Extracting Structured Datasets for Systematic Strategies from Unstructured Textual Sources: Brain Alternative Datasets
Wed Jul 10 2024 by Francesco Cricchio and Matteo CampelloneNatural Language Processing (NLP) is a broad field that enables computers to process and analyze unstructured textual data. In this article, we present several proprietary Brain datasets derived from news articles, SEC regulatory filings, and earnings calls, along with case studies implemented in QuantRocket.
1. Introduction
In recent years, active investors have continuously sought additional sources of information on financial markets. Consequently, the number of alternative data providers and platforms that aggregate and integrate alternative data for asset managers has steadily increased, creating a large and diverse ecosystem.

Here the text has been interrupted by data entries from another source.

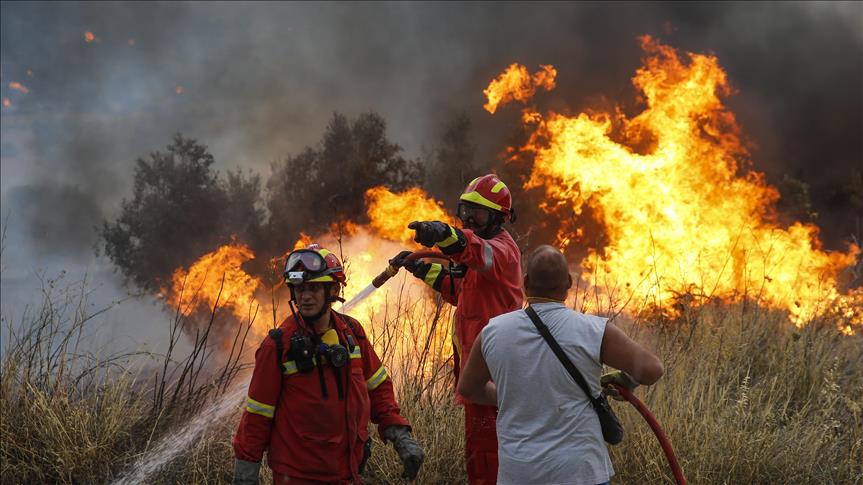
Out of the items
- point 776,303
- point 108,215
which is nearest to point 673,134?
point 776,303

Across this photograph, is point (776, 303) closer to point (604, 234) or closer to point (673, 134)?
point (604, 234)

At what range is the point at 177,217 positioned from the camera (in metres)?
22.1

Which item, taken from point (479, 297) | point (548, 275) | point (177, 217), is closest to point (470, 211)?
point (479, 297)

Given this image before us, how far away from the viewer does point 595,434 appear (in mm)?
2629

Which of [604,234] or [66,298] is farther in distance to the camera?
[604,234]

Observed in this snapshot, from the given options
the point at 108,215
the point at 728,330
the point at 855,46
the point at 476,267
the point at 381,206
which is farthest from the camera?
the point at 108,215

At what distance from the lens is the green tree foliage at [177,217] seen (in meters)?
22.0

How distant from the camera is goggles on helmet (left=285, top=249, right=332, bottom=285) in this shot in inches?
131

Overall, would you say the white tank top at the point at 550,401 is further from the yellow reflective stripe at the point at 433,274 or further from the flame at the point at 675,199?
the flame at the point at 675,199

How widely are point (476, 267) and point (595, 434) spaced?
Result: 4.93ft

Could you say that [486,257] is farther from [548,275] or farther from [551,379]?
[551,379]

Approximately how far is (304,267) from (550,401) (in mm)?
1383

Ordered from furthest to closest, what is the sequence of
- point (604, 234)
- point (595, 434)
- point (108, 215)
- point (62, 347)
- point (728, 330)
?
1. point (108, 215)
2. point (604, 234)
3. point (728, 330)
4. point (62, 347)
5. point (595, 434)

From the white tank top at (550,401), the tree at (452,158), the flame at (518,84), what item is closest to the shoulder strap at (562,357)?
the white tank top at (550,401)
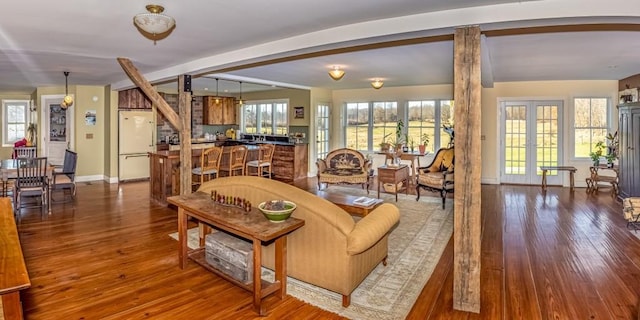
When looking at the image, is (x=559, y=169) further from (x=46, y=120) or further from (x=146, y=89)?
(x=46, y=120)

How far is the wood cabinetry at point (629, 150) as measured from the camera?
630cm

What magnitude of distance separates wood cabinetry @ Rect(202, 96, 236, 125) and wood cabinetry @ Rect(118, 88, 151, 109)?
181 centimetres

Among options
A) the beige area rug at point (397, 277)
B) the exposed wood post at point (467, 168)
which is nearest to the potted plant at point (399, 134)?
the beige area rug at point (397, 277)

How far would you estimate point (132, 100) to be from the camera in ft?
30.5

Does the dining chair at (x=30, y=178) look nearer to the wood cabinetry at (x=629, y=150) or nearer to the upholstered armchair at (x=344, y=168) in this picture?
the upholstered armchair at (x=344, y=168)

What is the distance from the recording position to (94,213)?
586 cm

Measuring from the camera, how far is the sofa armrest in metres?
2.83

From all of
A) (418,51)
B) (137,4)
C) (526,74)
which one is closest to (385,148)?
(526,74)

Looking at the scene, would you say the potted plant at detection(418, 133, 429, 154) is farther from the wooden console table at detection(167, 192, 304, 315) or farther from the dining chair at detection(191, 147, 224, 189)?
the wooden console table at detection(167, 192, 304, 315)

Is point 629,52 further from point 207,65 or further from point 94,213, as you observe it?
point 94,213

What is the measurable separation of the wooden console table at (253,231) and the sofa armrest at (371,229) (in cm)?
43

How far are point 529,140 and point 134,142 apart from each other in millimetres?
9523

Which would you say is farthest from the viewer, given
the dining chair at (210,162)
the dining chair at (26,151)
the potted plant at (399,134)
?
the potted plant at (399,134)

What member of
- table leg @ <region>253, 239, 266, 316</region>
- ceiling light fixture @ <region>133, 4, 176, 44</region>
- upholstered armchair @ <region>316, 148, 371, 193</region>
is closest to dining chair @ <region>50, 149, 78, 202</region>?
upholstered armchair @ <region>316, 148, 371, 193</region>
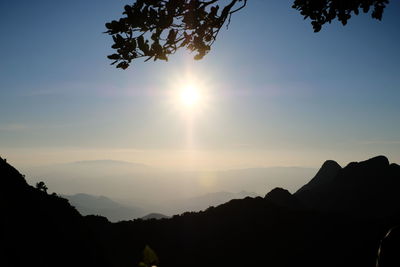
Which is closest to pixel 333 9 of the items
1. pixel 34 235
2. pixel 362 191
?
pixel 34 235

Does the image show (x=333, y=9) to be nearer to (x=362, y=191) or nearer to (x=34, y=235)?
(x=34, y=235)

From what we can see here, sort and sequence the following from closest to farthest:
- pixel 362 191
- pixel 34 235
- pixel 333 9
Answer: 1. pixel 333 9
2. pixel 34 235
3. pixel 362 191

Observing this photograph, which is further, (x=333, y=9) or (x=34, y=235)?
(x=34, y=235)

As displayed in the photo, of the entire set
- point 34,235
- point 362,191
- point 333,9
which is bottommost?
point 362,191

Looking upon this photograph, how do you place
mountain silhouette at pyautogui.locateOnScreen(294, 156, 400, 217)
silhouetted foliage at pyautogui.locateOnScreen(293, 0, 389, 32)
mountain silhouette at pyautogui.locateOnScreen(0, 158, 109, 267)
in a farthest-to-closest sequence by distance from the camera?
mountain silhouette at pyautogui.locateOnScreen(294, 156, 400, 217) < mountain silhouette at pyautogui.locateOnScreen(0, 158, 109, 267) < silhouetted foliage at pyautogui.locateOnScreen(293, 0, 389, 32)

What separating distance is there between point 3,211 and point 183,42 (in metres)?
7.88

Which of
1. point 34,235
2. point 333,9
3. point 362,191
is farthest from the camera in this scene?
point 362,191

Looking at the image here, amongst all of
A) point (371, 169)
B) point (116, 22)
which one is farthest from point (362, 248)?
point (371, 169)

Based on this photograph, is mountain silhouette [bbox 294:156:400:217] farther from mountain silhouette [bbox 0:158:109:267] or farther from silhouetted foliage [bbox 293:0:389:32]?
silhouetted foliage [bbox 293:0:389:32]

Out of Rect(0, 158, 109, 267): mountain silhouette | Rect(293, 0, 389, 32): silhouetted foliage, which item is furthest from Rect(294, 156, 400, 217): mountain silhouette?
Rect(293, 0, 389, 32): silhouetted foliage

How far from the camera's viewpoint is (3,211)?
389 inches

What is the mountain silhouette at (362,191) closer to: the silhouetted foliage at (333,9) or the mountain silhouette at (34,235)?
the mountain silhouette at (34,235)

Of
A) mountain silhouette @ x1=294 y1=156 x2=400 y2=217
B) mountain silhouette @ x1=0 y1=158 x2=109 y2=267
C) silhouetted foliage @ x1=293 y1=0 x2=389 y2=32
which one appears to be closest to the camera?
silhouetted foliage @ x1=293 y1=0 x2=389 y2=32

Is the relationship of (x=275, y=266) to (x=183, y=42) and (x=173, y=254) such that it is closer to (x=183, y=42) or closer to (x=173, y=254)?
(x=173, y=254)
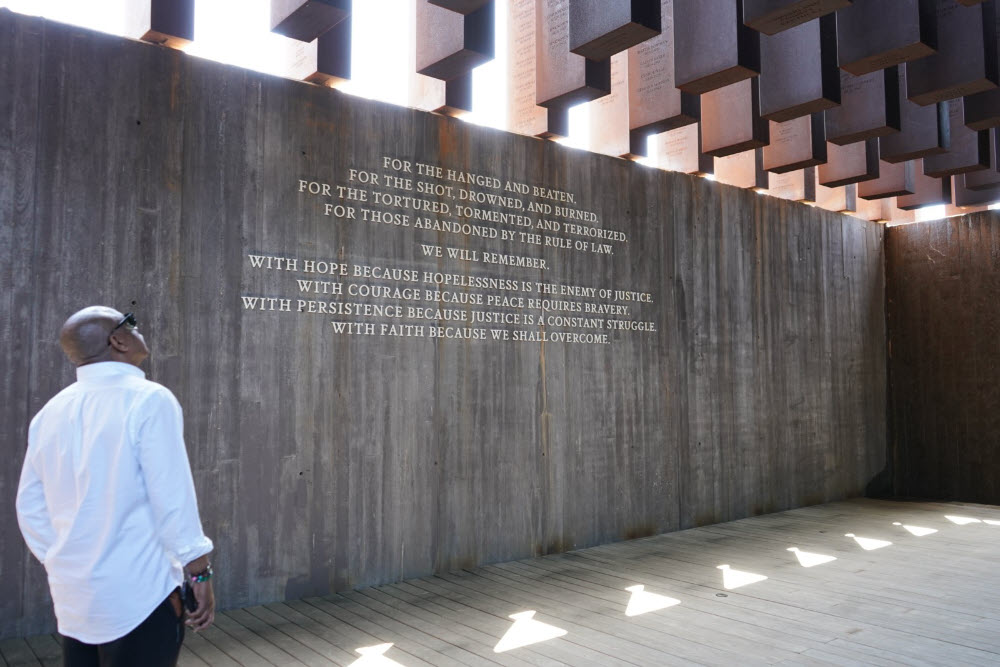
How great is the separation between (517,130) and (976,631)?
13.5ft

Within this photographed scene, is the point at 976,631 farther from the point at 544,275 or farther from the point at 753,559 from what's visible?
the point at 544,275

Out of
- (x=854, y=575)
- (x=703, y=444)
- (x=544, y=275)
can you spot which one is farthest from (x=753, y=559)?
(x=544, y=275)

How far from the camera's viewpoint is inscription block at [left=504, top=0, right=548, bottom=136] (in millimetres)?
5309

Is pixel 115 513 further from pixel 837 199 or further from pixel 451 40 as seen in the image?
pixel 837 199

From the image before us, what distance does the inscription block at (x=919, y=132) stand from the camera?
5434 mm

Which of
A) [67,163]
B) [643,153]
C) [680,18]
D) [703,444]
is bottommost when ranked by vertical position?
[703,444]

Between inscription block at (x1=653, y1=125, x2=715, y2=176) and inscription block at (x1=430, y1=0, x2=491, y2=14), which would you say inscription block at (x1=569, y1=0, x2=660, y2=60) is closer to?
inscription block at (x1=430, y1=0, x2=491, y2=14)

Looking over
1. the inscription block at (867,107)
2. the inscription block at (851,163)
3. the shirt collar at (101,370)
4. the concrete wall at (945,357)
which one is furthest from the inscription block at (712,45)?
the concrete wall at (945,357)

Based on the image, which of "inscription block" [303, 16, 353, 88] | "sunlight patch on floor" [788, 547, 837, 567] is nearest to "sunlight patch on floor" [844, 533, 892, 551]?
"sunlight patch on floor" [788, 547, 837, 567]

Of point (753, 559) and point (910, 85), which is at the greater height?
point (910, 85)

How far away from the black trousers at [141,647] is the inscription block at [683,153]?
5.51m

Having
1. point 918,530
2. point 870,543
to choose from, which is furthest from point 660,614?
point 918,530

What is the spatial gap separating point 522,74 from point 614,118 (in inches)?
35.6

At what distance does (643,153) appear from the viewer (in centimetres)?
605
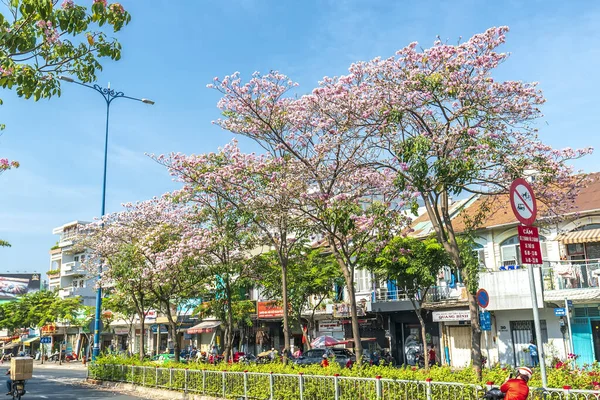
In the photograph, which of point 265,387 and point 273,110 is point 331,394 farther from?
point 273,110

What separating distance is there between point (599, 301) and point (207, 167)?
704 inches

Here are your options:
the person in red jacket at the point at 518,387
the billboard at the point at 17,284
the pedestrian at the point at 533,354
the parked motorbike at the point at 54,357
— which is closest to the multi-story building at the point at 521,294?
the pedestrian at the point at 533,354

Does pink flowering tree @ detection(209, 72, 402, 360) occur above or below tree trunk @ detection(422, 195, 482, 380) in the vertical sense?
above

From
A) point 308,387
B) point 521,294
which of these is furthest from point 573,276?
point 308,387

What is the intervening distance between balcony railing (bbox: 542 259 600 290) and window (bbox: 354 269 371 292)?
1179 centimetres

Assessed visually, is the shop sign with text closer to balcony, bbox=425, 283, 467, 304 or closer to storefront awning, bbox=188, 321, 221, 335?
balcony, bbox=425, 283, 467, 304

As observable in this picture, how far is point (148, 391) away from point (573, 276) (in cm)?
1778

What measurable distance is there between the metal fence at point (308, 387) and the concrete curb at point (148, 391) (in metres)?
0.14

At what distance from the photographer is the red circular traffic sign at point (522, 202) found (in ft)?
24.3

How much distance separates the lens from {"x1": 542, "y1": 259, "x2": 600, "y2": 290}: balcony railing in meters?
23.8

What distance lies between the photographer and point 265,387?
13711 millimetres

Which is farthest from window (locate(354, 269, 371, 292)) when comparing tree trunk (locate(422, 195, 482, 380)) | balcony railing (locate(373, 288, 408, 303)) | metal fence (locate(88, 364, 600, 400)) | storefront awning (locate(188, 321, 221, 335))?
tree trunk (locate(422, 195, 482, 380))

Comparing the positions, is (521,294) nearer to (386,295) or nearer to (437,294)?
(437,294)

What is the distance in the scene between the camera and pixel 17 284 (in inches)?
3196
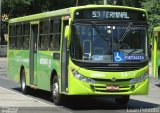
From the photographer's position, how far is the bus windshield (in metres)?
14.8

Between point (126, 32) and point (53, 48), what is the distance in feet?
8.18

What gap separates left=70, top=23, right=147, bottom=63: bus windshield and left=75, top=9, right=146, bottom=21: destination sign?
0.24 meters

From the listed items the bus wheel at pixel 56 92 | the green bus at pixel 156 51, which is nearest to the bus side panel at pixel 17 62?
the bus wheel at pixel 56 92

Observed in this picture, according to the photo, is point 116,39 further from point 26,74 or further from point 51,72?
point 26,74

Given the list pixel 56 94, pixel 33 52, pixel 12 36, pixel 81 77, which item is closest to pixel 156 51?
pixel 12 36

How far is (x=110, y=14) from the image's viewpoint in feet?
50.2

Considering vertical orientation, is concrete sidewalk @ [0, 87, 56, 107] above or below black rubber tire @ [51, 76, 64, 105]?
below

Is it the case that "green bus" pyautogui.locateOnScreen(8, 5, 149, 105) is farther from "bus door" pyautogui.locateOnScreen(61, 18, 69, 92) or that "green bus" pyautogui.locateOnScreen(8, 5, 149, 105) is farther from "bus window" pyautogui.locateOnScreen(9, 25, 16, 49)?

The term "alternative data" has broadened to include a variety of sources, such as satellite imagery, credit card transactions, weather data, social media, news, and corporate documents. Essentially, alternative data encompasses all data that falls outside the realm of traditional financial and economic data, yet holds potential value for investment strategies.
A significant portion of the available alternative data is derived from textual documents using Natural Language Processing (NLP) tools, a rapidly advancing field. This document offers a general overview of Brain's approaches to creating alternative datasets based on various language metrics applied to textual documents, including news articles, SEC filings, and earnings call transcripts.
2. Sources of Textual Information
Newsflow Collection: Public news is a significant source of information. According to the efficient market hypothesis (EMH), public news should not be a useful trading source since its content is quickly reflected in market prices. However, EMH has been challenged since the 1980s, with studies highlighting inconsistencies between EMH and observed data. Recent research suggests these inconsistencies can be interpreted through order flow dynamics. Thus, changes in news flow may impact market trades and prices. Analyzing the correlation between sentiment changes in news and market performance is widely studied. Assessing the sentiment of news flow on individual assets by measuring aggregated sentiment, news volume, and related metrics can be valuable.
SEC Filings: Form 10-Ks and 10-Qs: Form 10-K (annual) and Form 10-Q (quarterly) filings required by the SEC are valuable information sources. These documents provide detailed information about a company's history, performance, and potential risks. Despite their public accessibility, studies suggest market inefficiencies in capturing the information due to increased complexity and length. Analysis of the past decade's 10-K filings shows trends of increasing document length, higher readability scores (indicating increased difficulty), and longer sentences.
Earnings Calls Transcripts: Earnings calls, where top executives present quarterly or annual results and future outlooks to analysts, media, and investors, are another vital information source. The last part of the call includes a Q&A session addressing specific relevant topics. Earnings calls are structured similarly for global stocks, unlike 10-K and 10-Q filings, which are US-specific. Studies highlight the value of earnings call content for investors. Various providers offer access to earnings call transcripts, using manual, software-assisted, or hybrid transcription processes, with availability ranging from minutes to hours after the event.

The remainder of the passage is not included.